═════ Input rows
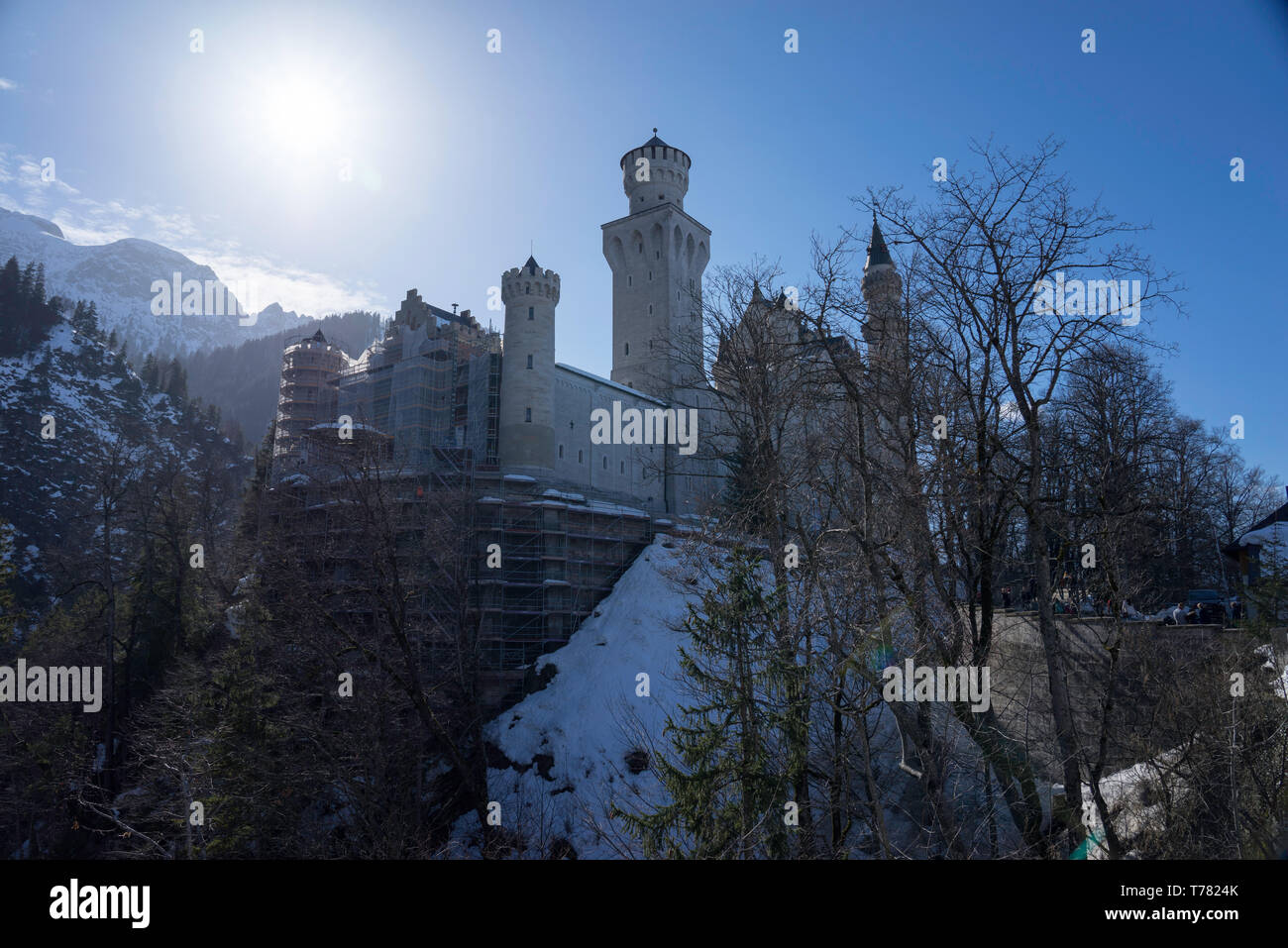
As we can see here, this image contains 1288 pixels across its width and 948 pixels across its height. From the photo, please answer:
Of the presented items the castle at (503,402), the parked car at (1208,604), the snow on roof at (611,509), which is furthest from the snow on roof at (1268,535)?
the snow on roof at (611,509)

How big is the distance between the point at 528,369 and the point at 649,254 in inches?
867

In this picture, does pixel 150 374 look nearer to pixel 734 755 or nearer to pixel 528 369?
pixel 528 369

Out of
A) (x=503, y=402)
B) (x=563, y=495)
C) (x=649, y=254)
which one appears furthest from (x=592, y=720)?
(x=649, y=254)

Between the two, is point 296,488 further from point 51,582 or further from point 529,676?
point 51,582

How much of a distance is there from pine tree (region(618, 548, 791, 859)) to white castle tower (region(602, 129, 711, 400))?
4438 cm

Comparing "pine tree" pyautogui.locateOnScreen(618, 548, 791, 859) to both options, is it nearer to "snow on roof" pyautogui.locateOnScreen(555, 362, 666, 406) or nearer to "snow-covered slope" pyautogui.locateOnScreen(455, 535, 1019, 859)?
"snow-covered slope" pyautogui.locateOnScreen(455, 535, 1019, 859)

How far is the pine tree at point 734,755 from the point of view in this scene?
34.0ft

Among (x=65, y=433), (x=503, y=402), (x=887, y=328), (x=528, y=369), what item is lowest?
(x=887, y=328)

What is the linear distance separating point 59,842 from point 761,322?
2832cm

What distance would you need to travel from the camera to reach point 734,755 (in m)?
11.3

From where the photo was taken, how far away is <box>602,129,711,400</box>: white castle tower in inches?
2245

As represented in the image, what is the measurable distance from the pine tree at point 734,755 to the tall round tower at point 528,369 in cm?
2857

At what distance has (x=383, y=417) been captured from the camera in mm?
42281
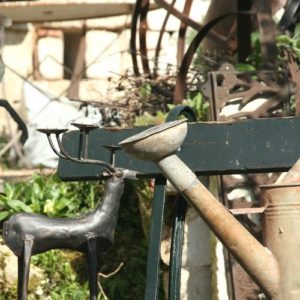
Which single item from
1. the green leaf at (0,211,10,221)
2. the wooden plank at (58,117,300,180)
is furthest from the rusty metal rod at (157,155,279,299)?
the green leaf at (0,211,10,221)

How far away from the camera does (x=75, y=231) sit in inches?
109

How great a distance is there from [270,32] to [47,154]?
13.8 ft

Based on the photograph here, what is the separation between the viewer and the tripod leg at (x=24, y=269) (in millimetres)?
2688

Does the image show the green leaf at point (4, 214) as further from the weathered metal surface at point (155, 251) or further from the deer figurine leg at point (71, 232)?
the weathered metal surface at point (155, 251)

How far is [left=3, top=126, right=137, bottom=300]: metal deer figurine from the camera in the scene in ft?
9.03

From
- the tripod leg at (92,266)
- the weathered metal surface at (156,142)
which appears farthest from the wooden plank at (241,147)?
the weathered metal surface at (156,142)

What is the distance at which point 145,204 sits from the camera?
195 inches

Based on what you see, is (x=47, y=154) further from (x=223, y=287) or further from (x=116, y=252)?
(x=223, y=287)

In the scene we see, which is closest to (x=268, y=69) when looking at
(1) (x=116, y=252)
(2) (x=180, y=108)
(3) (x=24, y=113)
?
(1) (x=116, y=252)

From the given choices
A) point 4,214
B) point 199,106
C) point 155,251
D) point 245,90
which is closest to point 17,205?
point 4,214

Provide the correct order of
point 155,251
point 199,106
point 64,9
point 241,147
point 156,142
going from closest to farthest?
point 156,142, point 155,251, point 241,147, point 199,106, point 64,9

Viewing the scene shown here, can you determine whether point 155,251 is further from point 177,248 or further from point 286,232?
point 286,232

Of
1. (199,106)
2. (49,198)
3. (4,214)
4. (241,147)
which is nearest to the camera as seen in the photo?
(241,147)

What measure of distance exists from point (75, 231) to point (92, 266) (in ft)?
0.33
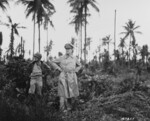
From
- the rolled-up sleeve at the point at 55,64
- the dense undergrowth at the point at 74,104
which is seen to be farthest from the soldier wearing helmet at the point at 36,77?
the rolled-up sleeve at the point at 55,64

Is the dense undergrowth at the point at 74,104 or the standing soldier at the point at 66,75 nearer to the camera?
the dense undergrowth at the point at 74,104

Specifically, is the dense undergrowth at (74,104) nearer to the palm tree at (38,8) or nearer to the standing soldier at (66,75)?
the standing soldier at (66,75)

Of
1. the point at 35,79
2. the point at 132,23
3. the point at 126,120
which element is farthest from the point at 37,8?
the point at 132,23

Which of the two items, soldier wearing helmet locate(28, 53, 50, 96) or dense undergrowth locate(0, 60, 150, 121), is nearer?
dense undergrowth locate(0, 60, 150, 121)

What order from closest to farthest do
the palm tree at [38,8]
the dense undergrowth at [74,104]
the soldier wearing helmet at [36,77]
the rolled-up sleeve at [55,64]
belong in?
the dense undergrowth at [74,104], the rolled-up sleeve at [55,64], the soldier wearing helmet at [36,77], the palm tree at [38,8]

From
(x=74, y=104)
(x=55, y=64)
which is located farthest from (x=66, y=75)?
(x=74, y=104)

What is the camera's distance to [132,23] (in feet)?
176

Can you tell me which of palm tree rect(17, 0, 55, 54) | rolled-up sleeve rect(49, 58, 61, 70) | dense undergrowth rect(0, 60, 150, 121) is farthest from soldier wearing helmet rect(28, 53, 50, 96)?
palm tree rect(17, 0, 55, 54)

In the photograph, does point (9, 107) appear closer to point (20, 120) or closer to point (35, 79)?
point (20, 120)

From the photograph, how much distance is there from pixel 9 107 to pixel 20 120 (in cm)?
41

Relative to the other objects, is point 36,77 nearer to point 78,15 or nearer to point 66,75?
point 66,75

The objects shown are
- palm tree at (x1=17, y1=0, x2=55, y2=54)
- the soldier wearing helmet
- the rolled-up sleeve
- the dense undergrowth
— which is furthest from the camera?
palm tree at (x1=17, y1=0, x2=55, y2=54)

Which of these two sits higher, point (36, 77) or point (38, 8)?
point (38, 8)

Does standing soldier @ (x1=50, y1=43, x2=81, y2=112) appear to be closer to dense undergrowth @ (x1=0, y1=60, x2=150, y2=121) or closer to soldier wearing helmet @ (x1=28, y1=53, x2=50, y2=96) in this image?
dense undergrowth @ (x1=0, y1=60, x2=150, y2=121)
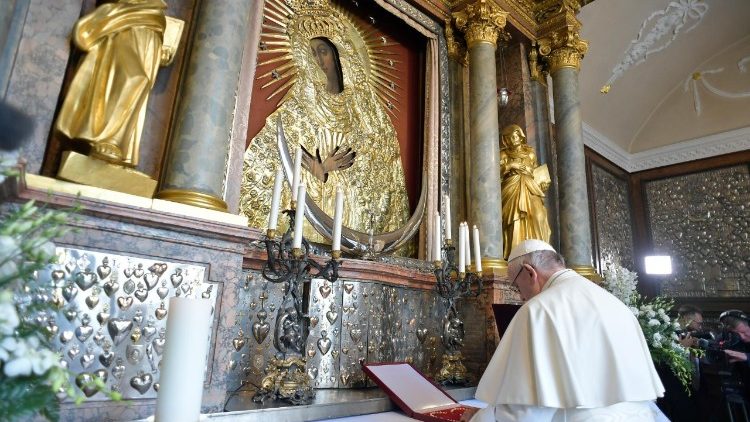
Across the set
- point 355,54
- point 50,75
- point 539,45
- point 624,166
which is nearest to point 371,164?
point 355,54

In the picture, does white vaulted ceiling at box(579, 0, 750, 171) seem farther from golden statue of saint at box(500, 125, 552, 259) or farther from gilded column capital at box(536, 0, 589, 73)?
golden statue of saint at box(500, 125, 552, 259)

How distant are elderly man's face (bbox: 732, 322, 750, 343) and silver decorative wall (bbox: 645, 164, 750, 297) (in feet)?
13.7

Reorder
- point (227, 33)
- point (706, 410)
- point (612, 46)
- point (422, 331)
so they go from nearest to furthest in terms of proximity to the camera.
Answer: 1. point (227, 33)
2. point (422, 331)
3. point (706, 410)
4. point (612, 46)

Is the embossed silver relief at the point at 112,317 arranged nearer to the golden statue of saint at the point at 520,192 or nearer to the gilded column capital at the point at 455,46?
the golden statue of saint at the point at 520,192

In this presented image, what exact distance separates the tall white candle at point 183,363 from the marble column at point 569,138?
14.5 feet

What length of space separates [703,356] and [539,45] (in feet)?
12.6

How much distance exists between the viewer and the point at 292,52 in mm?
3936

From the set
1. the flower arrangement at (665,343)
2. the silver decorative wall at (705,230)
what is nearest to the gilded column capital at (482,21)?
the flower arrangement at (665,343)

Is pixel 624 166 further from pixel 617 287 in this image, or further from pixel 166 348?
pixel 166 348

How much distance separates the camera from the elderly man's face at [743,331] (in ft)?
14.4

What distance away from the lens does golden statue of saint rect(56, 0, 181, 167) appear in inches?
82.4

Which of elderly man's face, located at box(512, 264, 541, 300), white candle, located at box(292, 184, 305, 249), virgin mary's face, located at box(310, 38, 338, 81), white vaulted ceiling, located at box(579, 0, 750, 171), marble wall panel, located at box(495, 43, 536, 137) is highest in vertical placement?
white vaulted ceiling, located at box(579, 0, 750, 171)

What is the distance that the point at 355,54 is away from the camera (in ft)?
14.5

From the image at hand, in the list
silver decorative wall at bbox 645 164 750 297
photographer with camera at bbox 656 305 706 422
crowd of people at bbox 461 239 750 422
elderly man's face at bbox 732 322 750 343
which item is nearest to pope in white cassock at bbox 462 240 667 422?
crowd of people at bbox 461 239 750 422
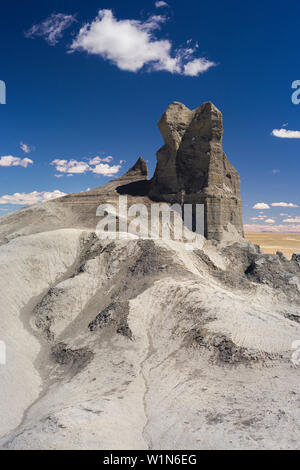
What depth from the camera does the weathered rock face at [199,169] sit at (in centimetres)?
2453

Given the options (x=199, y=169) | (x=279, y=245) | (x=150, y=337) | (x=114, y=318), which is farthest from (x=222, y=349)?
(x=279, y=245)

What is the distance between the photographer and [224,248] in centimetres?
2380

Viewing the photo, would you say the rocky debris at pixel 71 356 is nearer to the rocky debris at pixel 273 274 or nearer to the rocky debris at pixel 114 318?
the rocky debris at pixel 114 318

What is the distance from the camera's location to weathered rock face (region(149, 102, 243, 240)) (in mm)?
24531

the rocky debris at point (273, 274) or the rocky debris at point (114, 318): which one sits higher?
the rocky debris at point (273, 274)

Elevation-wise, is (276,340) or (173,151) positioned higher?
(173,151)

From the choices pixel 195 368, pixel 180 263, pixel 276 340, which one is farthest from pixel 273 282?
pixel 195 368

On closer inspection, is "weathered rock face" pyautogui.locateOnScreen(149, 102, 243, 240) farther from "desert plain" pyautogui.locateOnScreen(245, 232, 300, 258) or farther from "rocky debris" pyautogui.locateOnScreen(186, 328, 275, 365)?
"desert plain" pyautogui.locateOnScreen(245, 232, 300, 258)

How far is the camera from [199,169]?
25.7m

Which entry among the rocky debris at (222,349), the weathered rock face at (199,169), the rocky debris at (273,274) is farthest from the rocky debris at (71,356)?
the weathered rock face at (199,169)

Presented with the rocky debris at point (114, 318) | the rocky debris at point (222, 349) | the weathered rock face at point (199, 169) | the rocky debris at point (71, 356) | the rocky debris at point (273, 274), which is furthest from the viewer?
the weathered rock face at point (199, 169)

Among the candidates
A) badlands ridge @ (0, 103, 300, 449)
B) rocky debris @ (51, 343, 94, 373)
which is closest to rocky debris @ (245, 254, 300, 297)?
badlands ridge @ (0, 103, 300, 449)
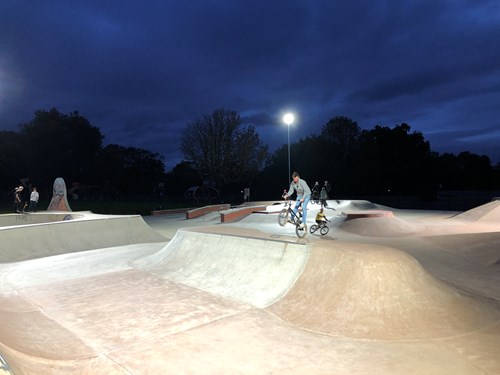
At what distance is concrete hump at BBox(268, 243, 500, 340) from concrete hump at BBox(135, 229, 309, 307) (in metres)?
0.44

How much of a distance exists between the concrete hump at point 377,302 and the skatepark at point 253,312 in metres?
══════════
● **Task details**:
Swap "concrete hump" for "concrete mound" in everything from the line containing "Elevation-wise, is (276,340)" down to the end of the entries, and write those lines out again with nothing else changed. Leave the pictures out of your answer.

● **Solution to the problem**:
Elevation-wise, is (276,340) or (173,151) positioned higher?
(173,151)

From the choices pixel 195 368, pixel 180 263, pixel 276 340, which one is farthest from pixel 273 282?
pixel 195 368

On closer inspection, is "weathered rock face" pyautogui.locateOnScreen(149, 102, 243, 240) farther from "desert plain" pyautogui.locateOnScreen(245, 232, 300, 258) or farther from "rocky debris" pyautogui.locateOnScreen(186, 328, 275, 365)?
"desert plain" pyautogui.locateOnScreen(245, 232, 300, 258)

How far is the camera from [199,169]?
25.7m

Which entry among the rocky debris at (222,349), the weathered rock face at (199,169), the rocky debris at (273,274) is farthest from the rocky debris at (71,356)?
the weathered rock face at (199,169)

Presented with the rocky debris at point (114, 318) | the rocky debris at point (222, 349) | the weathered rock face at point (199, 169) | the rocky debris at point (71, 356) | the rocky debris at point (273, 274), which is furthest from the viewer?
the weathered rock face at point (199, 169)

Among the candidates
A) badlands ridge @ (0, 103, 300, 449)
B) rocky debris @ (51, 343, 94, 373)
which is closest to rocky debris @ (245, 254, 300, 297)?
badlands ridge @ (0, 103, 300, 449)
At what distance is concrete mound at BBox(268, 243, 500, 340) from concrete mound at BBox(135, 229, 309, 307) (in metres)?
0.44

How much of a distance exists between the concrete mound at point 377,302 and the skatepark at point 253,312 in metres?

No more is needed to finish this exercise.